There’s a feeling that a wave has broken over me.
You may know the feeling. It’s the height of summer, and your skin is clammy and hot and wet with salty sweat. The air you breathe is warm.
And then you dive into the bottom of a wave, and it cracks over the crown of your head, so cold it hurts. It’s a whole body immersion in ice, cold but welcome as it changes the core temperature of your body, washes the heat from your eyes.
And when you emerge… the beach, it’s the same. But the whole world looks different.
A change in perspective.
I’m not sure exactly when it happened- it’s been growing, I think, for a while now. Maybe it was a weekend away with one of my best mates, showing me the essence of myself again.
Maybe it’s the change in weather.
Maybe it’s the knowledge that I made decision to be strong. Lonely, but strong, and true to myself.
Maybe it’s because I’ve realised the truth in a saying of my nan’s- “You need people, love, people don’t need you.”
Maybe it’s just time passing.
But a funny thing has happened.
The shock of Tony hanging (and I can write that word without the creeps) has worn off. It’s as if the shock of suicide has worn off, and it’s as if he through no fault of his own.
I’m not angry at him anymore.
And I can feel him around.
Maybe he’s not angry at me anymore either. Maybe he’s at peace. It feels like he is.
The loneliness that I’ve craved the last few months, the solitude of Paradise… it’s starting to feel sad and stifling.

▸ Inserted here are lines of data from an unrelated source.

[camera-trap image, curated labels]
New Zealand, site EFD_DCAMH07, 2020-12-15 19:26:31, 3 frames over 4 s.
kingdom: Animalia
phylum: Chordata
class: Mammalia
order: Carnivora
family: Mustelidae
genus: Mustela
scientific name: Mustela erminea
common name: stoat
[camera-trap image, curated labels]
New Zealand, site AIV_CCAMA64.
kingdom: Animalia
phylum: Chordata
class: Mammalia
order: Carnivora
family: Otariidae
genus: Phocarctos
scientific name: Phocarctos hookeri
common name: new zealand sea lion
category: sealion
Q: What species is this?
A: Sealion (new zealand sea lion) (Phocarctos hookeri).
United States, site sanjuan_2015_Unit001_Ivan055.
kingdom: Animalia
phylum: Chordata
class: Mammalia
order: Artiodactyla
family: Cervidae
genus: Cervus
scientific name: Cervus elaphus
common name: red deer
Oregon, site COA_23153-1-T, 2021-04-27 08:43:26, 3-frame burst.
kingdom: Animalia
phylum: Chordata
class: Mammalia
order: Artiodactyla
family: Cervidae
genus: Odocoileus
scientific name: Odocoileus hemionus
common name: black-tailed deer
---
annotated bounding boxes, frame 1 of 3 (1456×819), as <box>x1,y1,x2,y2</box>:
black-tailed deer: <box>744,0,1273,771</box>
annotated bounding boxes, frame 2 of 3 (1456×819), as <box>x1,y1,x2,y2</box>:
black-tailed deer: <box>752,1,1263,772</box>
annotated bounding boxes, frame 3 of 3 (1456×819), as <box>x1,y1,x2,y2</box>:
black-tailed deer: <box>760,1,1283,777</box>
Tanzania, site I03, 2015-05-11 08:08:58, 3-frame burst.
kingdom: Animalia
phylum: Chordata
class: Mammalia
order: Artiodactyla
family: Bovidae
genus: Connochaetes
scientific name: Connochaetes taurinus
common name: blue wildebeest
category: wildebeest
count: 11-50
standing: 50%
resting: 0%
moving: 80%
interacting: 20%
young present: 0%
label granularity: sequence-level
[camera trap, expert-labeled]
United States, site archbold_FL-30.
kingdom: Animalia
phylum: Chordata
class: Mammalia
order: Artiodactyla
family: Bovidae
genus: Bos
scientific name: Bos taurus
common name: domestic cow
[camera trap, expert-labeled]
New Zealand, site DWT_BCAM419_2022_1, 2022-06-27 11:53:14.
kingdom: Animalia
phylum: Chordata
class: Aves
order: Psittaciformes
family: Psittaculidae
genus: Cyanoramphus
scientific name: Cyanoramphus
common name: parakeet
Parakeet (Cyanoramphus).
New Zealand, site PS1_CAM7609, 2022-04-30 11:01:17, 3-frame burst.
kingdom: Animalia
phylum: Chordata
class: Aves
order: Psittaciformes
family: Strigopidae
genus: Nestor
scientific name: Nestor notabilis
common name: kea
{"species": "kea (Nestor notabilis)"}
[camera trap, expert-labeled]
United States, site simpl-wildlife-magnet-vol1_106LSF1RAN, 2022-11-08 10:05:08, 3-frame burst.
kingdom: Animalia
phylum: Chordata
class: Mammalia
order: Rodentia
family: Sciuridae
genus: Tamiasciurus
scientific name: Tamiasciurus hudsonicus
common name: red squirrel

There are big decisions to be made, and something tells me I will have little trouble making them, that things will fall into place just fine.
It feels scary, having to move on again. But I know it’s the right direction to move.
It’s terrifying, having to pack again, confront memories that have been packed away for six months now.
But it all has to be done.
In the doco The Business of Being Born, there is a midwife who says something akin to…
“Every woman who has a natural childbirth reaches the point where they are scared. The know they have to keep pushing to get this over with, but pushing hurts too much.”
I’ve said all along, this feels like extended childbirth, riding the waves of pain, holding out for the next one. And right now, it feels like that, too.
I know I have to push through this last bit of pain, to find some relief.
But pushing hurts so much, it would be easier just to stop, and wallow in the agony.
You can’t wallow forever. Eventually, you have to face that crowning pain and get it over with.